Task requirements |
What is needed is the run of lines from the one with "From the photo presented" through the close of the data, set down exactly.

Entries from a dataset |
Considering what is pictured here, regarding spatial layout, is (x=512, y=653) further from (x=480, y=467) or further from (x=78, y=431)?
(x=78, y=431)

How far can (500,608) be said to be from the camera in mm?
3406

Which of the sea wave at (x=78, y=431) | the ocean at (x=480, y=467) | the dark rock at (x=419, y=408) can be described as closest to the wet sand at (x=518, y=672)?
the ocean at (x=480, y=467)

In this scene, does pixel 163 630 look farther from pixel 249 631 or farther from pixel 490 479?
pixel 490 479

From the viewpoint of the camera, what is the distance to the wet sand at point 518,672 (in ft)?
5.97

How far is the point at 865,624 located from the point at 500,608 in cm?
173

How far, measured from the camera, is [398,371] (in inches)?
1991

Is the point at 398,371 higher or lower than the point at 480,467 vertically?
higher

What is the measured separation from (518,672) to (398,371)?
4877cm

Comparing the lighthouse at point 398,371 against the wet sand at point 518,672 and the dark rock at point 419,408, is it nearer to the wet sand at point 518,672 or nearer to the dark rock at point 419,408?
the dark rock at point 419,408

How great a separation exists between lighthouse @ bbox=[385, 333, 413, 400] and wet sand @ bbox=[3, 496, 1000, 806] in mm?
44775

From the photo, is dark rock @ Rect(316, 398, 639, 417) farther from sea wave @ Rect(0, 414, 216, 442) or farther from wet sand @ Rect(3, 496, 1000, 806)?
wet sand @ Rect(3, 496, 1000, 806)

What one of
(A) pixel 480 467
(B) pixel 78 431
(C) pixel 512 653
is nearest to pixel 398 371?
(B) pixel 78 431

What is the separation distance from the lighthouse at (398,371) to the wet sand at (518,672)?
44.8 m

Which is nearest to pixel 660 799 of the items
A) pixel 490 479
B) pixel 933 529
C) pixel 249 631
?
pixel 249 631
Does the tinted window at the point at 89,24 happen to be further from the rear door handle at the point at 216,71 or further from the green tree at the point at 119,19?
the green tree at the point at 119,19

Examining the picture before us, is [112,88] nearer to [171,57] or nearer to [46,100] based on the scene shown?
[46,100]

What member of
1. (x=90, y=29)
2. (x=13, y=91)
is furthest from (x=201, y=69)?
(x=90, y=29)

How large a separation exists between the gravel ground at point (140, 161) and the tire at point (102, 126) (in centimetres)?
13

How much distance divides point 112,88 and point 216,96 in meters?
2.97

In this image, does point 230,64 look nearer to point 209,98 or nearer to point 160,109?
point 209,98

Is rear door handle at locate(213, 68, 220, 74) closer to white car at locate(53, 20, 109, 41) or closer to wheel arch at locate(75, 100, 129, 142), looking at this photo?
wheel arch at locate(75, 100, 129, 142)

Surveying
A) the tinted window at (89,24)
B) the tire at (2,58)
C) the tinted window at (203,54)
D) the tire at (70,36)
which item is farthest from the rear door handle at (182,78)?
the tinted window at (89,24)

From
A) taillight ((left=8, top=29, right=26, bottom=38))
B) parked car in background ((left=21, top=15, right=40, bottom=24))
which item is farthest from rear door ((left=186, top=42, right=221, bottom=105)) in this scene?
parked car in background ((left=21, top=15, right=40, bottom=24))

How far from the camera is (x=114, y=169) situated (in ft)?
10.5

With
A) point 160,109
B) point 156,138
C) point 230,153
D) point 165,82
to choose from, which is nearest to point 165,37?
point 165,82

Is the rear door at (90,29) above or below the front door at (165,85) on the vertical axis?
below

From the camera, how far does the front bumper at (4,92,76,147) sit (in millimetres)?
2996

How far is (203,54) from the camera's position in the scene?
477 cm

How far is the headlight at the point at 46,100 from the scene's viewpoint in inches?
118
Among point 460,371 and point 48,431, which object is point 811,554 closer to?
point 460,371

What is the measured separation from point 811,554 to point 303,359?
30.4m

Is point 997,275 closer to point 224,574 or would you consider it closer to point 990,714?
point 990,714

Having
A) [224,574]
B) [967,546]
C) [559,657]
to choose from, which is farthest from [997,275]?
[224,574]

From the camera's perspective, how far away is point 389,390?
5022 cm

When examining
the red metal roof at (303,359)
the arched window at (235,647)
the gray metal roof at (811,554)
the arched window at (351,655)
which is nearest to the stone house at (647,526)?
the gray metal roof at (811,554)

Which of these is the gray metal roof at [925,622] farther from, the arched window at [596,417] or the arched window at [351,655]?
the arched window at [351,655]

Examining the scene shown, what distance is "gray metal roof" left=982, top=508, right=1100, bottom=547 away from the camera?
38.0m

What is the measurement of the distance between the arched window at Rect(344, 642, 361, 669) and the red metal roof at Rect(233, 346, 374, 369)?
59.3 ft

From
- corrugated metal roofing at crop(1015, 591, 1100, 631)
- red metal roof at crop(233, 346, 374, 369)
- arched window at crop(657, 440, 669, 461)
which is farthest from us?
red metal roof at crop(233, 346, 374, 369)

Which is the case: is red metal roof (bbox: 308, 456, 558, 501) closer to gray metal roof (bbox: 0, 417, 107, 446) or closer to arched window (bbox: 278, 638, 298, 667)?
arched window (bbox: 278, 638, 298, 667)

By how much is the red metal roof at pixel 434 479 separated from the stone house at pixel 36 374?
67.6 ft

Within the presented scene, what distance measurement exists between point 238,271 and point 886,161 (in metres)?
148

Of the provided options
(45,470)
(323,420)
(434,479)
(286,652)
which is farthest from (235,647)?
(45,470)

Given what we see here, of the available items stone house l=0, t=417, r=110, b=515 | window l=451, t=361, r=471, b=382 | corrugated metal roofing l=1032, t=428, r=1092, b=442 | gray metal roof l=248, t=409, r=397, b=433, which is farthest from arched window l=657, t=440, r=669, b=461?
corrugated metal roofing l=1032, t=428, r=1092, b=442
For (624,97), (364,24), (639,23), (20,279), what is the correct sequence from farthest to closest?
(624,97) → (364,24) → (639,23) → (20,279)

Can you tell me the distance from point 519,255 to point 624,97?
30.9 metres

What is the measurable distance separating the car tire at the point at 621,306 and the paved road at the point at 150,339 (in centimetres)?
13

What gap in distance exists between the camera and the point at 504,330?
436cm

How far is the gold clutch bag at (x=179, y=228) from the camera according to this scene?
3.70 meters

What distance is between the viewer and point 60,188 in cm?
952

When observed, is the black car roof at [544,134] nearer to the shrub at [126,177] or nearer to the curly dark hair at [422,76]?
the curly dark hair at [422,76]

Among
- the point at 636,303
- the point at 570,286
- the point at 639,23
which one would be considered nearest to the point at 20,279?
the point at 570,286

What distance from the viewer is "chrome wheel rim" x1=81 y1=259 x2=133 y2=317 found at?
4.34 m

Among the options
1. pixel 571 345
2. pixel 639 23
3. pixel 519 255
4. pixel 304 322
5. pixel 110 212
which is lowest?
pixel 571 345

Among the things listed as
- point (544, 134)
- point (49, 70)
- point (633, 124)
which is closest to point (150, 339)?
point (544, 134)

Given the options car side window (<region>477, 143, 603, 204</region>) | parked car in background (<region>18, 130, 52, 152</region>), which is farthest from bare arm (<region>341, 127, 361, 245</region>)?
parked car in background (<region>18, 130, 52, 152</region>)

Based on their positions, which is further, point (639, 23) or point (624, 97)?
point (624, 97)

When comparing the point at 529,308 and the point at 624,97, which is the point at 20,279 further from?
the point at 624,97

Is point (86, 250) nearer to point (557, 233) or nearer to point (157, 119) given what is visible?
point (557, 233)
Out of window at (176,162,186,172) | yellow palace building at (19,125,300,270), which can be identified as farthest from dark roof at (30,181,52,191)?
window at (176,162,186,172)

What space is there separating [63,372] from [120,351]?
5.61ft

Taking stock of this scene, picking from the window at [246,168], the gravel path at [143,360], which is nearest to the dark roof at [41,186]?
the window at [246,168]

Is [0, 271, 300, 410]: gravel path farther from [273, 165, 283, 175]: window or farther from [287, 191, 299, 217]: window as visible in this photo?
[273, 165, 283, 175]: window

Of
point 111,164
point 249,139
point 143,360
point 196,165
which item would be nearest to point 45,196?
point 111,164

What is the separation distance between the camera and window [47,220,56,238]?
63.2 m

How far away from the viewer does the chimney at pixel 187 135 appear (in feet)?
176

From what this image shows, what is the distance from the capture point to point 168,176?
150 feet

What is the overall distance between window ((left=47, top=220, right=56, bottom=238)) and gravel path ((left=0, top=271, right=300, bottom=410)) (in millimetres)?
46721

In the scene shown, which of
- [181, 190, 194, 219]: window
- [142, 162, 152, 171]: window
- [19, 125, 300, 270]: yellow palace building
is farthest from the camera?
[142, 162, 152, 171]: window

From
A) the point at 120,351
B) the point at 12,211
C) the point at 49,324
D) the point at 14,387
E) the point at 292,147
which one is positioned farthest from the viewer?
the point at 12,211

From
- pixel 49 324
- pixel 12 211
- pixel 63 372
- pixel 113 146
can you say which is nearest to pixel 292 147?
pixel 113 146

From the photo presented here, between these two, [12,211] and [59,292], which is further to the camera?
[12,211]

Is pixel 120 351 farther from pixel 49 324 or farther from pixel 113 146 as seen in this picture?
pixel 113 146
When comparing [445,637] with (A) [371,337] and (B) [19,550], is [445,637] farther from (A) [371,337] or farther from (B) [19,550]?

Full solution |
From the photo presented here, between these two, [12,211] and [59,292], which is further to the camera?
[12,211]

Is pixel 120 351 farther from pixel 49 324 or farther from pixel 113 146 as seen in this picture?
pixel 113 146
When comparing [445,637] with (A) [371,337] and (B) [19,550], is [445,637] farther from (A) [371,337] or farther from (B) [19,550]?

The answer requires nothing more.